The problem is, Distrobox itself is on the host, and that /run/user.... folder is not, so the box will fail to create.

I'm hesitant to add --filesystem=host to all installs, so I'm wondering if I should instead see if I can flatpak-spawn some command which checks if the user has manually added --filesystem=host via overrides/flatseal, and only show the option if they have.

Or perhaps I'm over-complicating it. I'll sleep on it and have a think.

VortexAcherontic commented 7 months ago

Oh, yes that is indeed true. Didn't thought about this even though I run all my apps as flatpaks, except the development environment which resided in a distrobox container 😄 .

I wasn't able to find a way to get the real path as well.
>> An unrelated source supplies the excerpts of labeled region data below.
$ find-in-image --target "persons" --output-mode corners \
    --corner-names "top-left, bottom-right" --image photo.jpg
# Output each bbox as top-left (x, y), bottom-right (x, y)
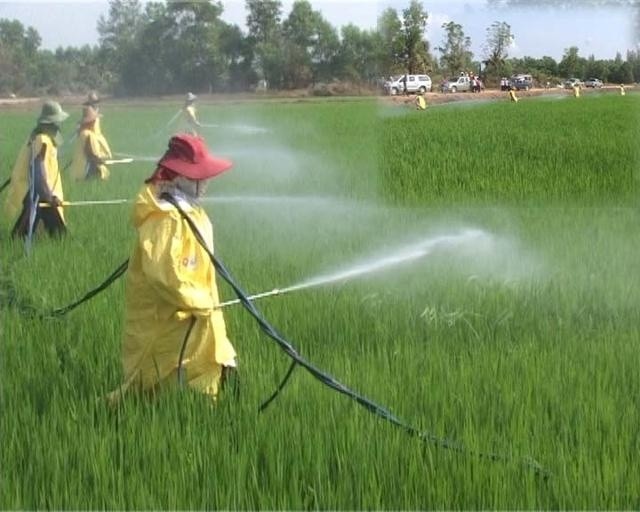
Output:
top-left (471, 77), bottom-right (481, 93)
top-left (114, 133), bottom-right (242, 416)
top-left (182, 92), bottom-right (202, 135)
top-left (509, 88), bottom-right (518, 102)
top-left (573, 86), bottom-right (580, 98)
top-left (460, 71), bottom-right (473, 77)
top-left (415, 92), bottom-right (426, 110)
top-left (620, 84), bottom-right (625, 96)
top-left (403, 75), bottom-right (410, 96)
top-left (381, 76), bottom-right (393, 95)
top-left (500, 78), bottom-right (510, 91)
top-left (74, 91), bottom-right (111, 183)
top-left (10, 99), bottom-right (67, 242)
All issues at portals or flatpak where closed as not planned and sure same issue for the volumes I see.

Another thing which comes to my mind with the filesystem access, even if some would allow for filesystem=home, would be that the flatpak will then write it's configs and stuff into the users home directory and no longer to .var/apps/app.id if I am not mistaken?

Dvlv commented 7 months ago

Another thing which comes to my mind with the filesystem access, even if some would allow for filesystem=home, would be that the flatpak will then write it's configs and stuff into the users home directory and no longer to .var/apps/app.id if I am not mistaken?

Not sure, but I don't write anything to the sandbox's XDG dirs anyway

VortexAcherontic commented 7 months ago

Maybe it's best to hide the row if is_flatpak is true until someone found a proper way to handle this, like:

    boxed_list.append(&name_entry_row);
    if !is_flatpak() {
        boxed_list.append(&home_select_row);
    }
    boxed_list.append(&image_select_row);
VortexAcherontic commented 7 months ago

Good morning, at least for me 😅 I thought about this too and came to the conclusion that the Roadmap feature to allow for running .dep und .rpm files inside a distrobox container would be affected as well by the sandbox?

Dvlv commented 7 months ago

Good morning (I'm in the GMT Timezone)

Yes probably, I gave toolbox-gui permissions for xdg-downloads and never ran into that issue, so I would probably just do the same for this (assuming it passes the Flathub linter)

VortexAcherontic commented 7 months ago

Hello there I had another idea on how we might deal with the sandbox issue:

Whenever the user will select a path which starts with /run/<user-id> we can be sure it's a sandbox path. In that case we might then display a warning that a sandbox path was selected and distrobox will not have access to it. Then request the user to allow BoxBuddy to access those directories either by using flatseal or flatpak overrides?

I did similar things, for all my flats to allow them access to my datalakes (two additional BtrFS volumes I have) so they can access them and the path is the same inside the sandbox as like outside.

Dvlv commented 7 months ago

Hello That would probably work, but I don't think it would be very good UX. If you show a user a feature then tell them they can't use it after they already try, you cause frustration.

Also, my time in the industry has made it clear to me that a lot of people don't read error messages - they screenshot them and open a ticket saying "I'm trying to do XYZ and this error appears" - even when the error itself tells them exactly what to do.

Thus, I'd much rather this option not appear unless it's (almost) guaranteed to work. The only way I can think of to do that is to try and read the user's overrides before deciding to display it.

Dvlv commented 7 months ago

1.1.0 released as binary and making its way through flathub now.